**DOCUMENT EXCERPT**
★ ★ ★

Besides the length of the deal and an increase in compensation, there were no notable changes to the original Chizik contract consumated between the parties in 2008.
Paragraph 13 (d) of Chizik’s 2008 contract included a clause that would relieve Auburn from any financial obligation to the coach if the school’s football program was subject to NCAA investigation. From the 2008 contract Chizik signed:
In the event an investigation is instituted by Auburn, the SEC or the NCAA into alleged major rules violations or significant or repetitive violations involving Coach and/or the football program, during the pendency of the investigation, University shall have the right, after written notice to Coach, to suspend payment of any amount owed to Coach under Paragraph 15 or 16.
As noted by Jon Soloman of the BIRMINGHAM NEWS, of Chizik’s $3.5 million salary, $3 million comes from personal appearances, endorsements and media rights - which are detailed in Paragraph 15 and 16 of the coach’s contract.

★ ★ ★

**DATA EXTRACT**
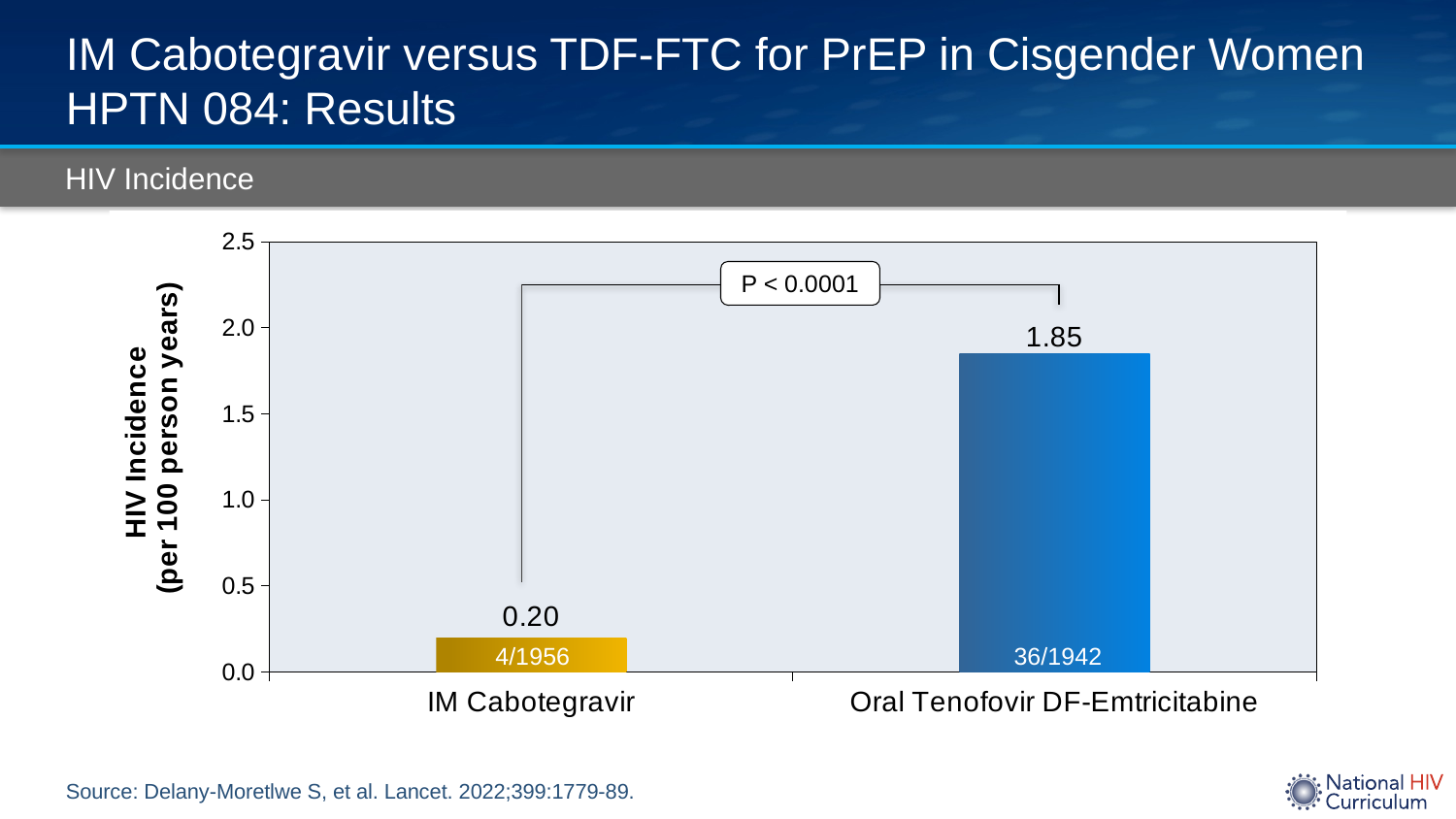
What is the difference in HIV incidence between Oral Tenofovir DF-Emtricitabine and IM Cabotegravir? 1.65 What is the HIV incidence per 100 person years for Oral Tenofovir DF-Emtricitabine? 1.85 Which group has the lower HIV incidence? IM Cabotegravir What kind of chart is shown on the slide? Bar chart What is the HIV incidence per 100 person years for IM Cabotegravir? 0.20 Is the HIV incidence for IM Cabotegravir greater or less than 0.5? less Is the HIV incidence for Oral Tenofovir DF-Emtricitabine greater or less than 1.5? greater What fraction is printed inside the IM Cabotegravir bar? 4/1956 What fraction is printed inside the Oral Tenofovir DF-Emtricitabine bar? 36/1942 What P value is shown on the chart? P < 0.0001 How many groups are shown on the chart? 2 Which group has the higher HIV incidence? Oral Tenofovir DF-Emtricitabine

★ ★ ★

In the excerpt about Chizik's contract, how much of his $3.5 million salary comes from personal appearances, endorsements and media rights?

**TASK ANSWER**
$3 million